When the retired college professor failed to return home, her husband of 56 years called police.
I realized something was wrong and thats when I called 911, said Meade Ballard Crane, the first witness Wednesday in the capital murder trial of Edward Lee Busby Jr.
Mr. Busby, 33, of Fort Worth, is accused of killing the 77-year-old woman after abducting her from a South Hulen Street parking lot. Prosecutors are seeking the death penalty.
Mr. Crane, 79, said he last saw his wife on the morning of Jan. 30, 2004 when she left for the Tom Thumb grocery store three blocks from their Bellaire Drive home in southwest Fort Worth.
Mr. Crane, whose testimony was videotaped, said he was expecting his wife around 1 p.m. Following a nearly three-hour wait, he reported her missing, he said.
During opening statements, prosecutors said Ms. Crane was wrapped in 14 layers of duct tape and placed in the trunk of her own car.
Two different types of duct tape were used, Mr. Miller said.
When they put Mrs. Crane in the trunk of her car, the trunk became her coffin and the car itself became a funeral hearse, said Greg Miller, an assistant Tarrant County district attorney.

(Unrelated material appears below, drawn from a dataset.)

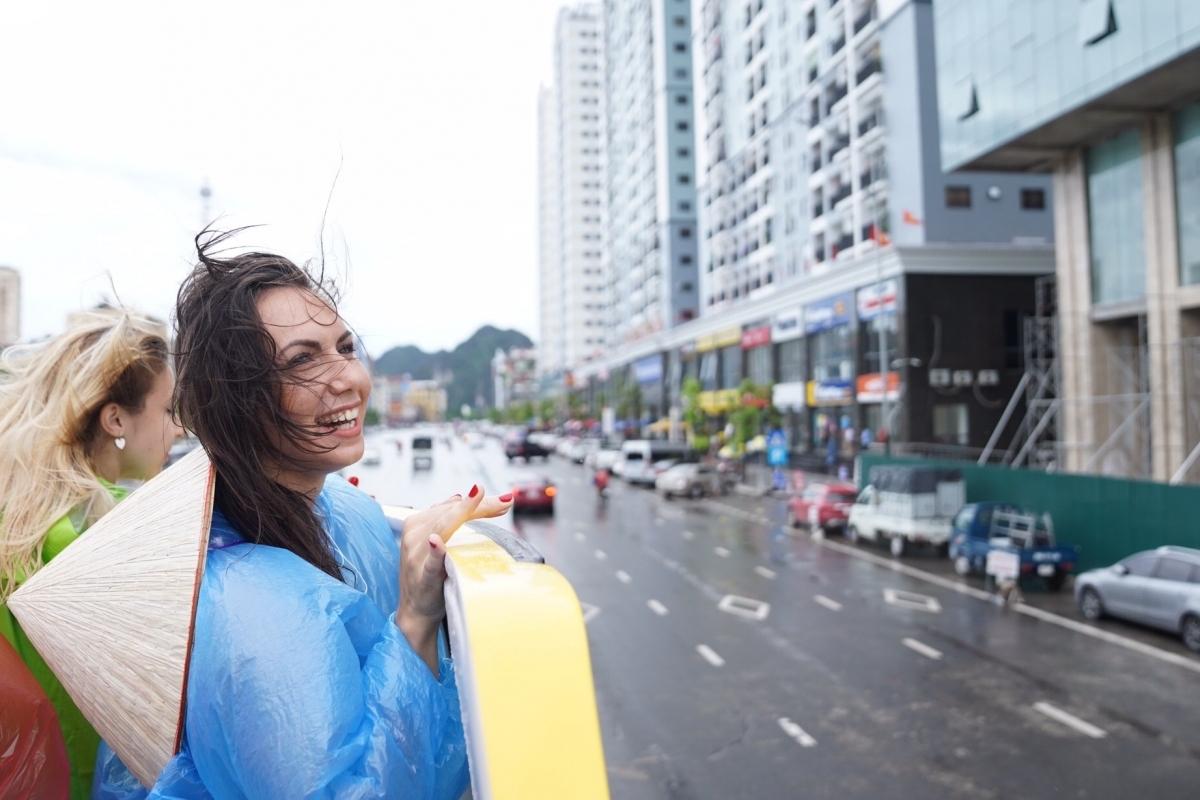 khach tay hao hung trai nghiem xe bus 2 tang ngam vinh ha long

He told jurors Mr. Busby and a companion, Kathleen Latimer, abducted Mrs. Crane, cashed a $175 check and used her credit cards. Ms. Latimer, 41, also of Fort Worth is awaiting trial.

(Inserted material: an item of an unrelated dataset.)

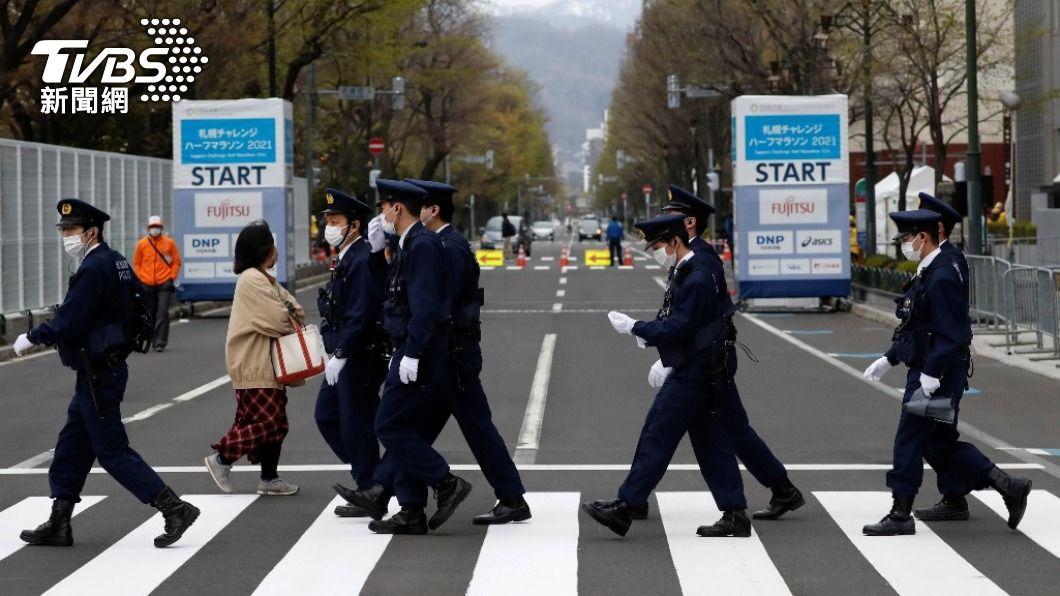 日本各地剩餘疫苗優先列警員接種。(圖/達志影像 美聯社) 日本各地剩餘疫苗警員優先施打 企業、學校今起申請接種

The two drove to Oklahoma with Ms. Crane in the trunk of her car, he said.
Mrs. Crane was an assistant professor of education at Texas Christian University. She also was a former principal of Starpoint School at TCU, a school for children with learning disabilities.
Her body was found along a service road of Interstate 35 in Murray County, Oklahoma just north of the Texas border.
Mr. Busby, officials said, led police to the body which was duct taped and wrapped in a sheet taken from the motel where Mr. Busby and Ms. Latimer had stayed.
His attorneys, Steve Gordon and Jack Strickland, did not make an opening statement, but said they may address the jury later during the trial.
Mrs. Cranes daughter, Allen Walker, said the trial is a heartbreaking reminder of her mothers final hours and the search launched by her disappearance.
There is a lot of sadness, a lot of recollection and anger, Ms. Walker said. Justice for our family will be that no one ever has to suffer again the way that my mother has suffered.